黒猫と約束したとおり、袴も服もそのままにしている。
……
礼庵は、ふと目を覚ました。
すると、袴が見えた。
驚いて見上げると、総司がにこにこと微笑んで立っていた。
それも出会った頃の、元気な姿の総司だった。
総司「礼庵殿」
礼庵はただ驚いて、その総司を見上げている。体は金縛りにあったように動けなかった。
総司「もうお別れしなければなりません。どうぞお元気で…」
礼庵「総司殿?」
総司は微笑を残し、礼庵に背を向けて去っていく。そして、障子を開かずにそのまま姿が消えてしまった。
礼庵「総司殿!!」
……
礼庵ははっと目を覚ました。
礼庵「夢…?」
礼庵はしばらくぼんやりとした。

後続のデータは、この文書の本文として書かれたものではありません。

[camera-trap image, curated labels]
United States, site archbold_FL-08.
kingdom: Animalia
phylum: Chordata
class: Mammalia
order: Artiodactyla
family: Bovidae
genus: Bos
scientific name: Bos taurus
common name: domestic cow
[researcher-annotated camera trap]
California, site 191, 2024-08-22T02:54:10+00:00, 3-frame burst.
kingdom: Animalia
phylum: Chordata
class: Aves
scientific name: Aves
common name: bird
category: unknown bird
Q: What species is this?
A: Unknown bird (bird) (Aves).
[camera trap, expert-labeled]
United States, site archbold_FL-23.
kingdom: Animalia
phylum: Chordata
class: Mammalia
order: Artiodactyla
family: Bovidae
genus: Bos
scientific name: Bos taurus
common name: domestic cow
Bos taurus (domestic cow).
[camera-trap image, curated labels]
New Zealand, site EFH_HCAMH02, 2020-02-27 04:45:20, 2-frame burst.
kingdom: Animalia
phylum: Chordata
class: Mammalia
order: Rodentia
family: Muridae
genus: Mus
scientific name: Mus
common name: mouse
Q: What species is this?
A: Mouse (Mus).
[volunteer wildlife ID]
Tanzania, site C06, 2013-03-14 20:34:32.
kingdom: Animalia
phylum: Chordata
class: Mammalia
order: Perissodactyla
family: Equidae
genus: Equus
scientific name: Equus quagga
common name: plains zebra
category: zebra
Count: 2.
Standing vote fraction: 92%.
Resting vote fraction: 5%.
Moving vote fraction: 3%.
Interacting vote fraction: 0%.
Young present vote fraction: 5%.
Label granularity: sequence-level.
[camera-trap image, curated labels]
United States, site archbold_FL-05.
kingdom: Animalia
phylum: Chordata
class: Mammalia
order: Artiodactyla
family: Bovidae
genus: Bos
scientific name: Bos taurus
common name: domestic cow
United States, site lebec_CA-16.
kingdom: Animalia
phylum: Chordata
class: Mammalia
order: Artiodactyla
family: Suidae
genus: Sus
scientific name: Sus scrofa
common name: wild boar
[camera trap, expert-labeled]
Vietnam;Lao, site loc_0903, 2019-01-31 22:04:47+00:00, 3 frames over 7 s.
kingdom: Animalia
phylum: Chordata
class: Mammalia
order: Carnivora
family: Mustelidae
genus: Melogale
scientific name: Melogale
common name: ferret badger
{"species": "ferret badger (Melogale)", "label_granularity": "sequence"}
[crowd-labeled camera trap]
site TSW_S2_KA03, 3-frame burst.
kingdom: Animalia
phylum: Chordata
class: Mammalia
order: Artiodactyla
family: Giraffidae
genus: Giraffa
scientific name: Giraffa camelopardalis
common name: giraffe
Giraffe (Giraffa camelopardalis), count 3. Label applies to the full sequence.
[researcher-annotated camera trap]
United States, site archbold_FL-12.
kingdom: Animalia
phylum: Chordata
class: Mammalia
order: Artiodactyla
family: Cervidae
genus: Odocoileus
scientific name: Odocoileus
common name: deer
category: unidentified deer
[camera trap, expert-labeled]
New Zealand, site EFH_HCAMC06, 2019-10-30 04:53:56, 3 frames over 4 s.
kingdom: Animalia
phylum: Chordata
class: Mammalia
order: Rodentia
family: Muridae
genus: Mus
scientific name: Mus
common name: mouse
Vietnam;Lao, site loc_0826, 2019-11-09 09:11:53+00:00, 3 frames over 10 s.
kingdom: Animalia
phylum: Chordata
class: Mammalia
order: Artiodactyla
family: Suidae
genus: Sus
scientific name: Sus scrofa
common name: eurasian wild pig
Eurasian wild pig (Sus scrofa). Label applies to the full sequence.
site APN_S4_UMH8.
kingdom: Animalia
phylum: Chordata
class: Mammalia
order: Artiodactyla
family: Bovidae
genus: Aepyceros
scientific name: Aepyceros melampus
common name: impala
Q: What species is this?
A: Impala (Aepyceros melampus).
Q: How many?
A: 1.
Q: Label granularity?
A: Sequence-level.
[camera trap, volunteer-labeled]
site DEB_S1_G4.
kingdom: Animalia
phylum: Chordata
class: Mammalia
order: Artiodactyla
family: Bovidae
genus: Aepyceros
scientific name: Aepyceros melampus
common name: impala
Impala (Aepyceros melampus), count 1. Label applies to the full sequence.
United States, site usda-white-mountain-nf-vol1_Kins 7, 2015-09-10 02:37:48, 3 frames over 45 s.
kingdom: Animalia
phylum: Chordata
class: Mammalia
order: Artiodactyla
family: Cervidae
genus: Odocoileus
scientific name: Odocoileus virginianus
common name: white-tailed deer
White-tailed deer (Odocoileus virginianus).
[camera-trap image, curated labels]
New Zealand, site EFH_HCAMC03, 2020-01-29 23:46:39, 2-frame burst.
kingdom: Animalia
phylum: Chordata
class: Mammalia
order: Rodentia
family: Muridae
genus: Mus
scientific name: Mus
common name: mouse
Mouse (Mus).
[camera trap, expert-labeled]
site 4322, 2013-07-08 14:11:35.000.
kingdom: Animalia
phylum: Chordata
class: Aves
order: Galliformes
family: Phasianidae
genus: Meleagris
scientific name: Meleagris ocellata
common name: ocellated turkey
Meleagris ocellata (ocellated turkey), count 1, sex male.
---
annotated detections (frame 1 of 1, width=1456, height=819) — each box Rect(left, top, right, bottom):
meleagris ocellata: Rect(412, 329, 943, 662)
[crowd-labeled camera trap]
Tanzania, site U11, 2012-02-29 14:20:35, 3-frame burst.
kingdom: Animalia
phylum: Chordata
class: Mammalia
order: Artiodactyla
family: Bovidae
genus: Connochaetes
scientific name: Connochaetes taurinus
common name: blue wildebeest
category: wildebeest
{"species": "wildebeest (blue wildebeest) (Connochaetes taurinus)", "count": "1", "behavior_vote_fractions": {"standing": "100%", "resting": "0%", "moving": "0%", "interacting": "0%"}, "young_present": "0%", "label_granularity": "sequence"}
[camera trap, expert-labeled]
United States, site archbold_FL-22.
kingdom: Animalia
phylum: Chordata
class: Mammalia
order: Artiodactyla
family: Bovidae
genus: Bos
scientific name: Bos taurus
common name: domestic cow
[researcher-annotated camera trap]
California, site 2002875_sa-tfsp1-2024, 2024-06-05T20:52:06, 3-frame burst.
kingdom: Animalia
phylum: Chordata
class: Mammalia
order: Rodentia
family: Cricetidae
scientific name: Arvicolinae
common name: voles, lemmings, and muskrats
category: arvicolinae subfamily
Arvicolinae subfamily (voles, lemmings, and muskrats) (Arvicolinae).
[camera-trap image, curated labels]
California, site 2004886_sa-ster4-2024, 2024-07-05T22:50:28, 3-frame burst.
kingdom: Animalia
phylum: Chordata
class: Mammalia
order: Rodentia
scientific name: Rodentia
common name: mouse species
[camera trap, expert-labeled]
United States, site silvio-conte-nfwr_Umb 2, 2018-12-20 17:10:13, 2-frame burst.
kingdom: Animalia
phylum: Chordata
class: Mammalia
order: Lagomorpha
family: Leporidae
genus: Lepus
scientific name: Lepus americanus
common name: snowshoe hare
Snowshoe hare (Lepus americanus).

何か胸騒ぎがした。
礼庵(総司殿は、もしや…)
礼庵はあわてて薬の入った箱の取っ手を持ち上げ、袴のしわも構わず養生所を飛び出した。
「礼庵!?どうしたっ!?」
東の声が背中でしたが、礼庵は答える余裕もなく、ただ走った。
その礼庵の走っていく前に、黒猫が飛び出してきた。
礼庵(!?まさか!)
礼庵はあわてて立ち止まり、自分の前で座った黒猫の元にしゃがみこんだ。
総司「黒猫殿!?」
黒猫は踵をかえし、おもむろに走り出した。
礼庵「!!」
礼庵はつられるように、黒猫を追った。黒猫の走る先には、総司の療養している納屋がある。
礼庵(最期を看取ってやりたい!)
礼庵は祈るように黒猫を追って走っていた。